What you have to do
Reproduce the passage below about Cam's paintings word for word, copying everything from "Oranges, blues and" down to "we view them.".

Text passage
Arthur and Martha effervesces a new intimacy with paint, a comfortability in a loosening of agentic grip. Cam allows indistinct ends and beginnings, and blurs the micro with the macro, whilst the depth and essence of Victorian trees are entirely and honestly encapsulated.

Oranges, blues and reds of the sleepy behemoth trucks, which exist in such bold proximity to Merri Creek, have induced Cam’s more industrial reimagining of the local flora. Blue, yellow and ember orange hues, create prisms and caustic ripples that engulf us in either water, forest, or both. Arthur and Martha’s palette and dynamism obfuscates the elements, creating a sense of submersion in Cam’s work, we are within the creek or the trees, rather than simply questioning from which perspective we view them.

Recorded data

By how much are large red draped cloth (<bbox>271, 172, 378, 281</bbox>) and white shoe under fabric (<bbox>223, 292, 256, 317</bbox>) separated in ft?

Answer to this problem
Oranges, blues and reds of the sleepy behemoth trucks, which exist in such bold proximity to Merri Creek, have induced Cam’s more industrial reimagining of the local flora. Blue, yellow and ember orange hues, create prisms and caustic ripples that engulf us in either water, forest, or both. Arthur and Martha’s palette and dynamism obfuscates the elements, creating a sense of submersion in Cam’s work, we are within the creek or the trees, rather than simply questioning from which perspective we view them.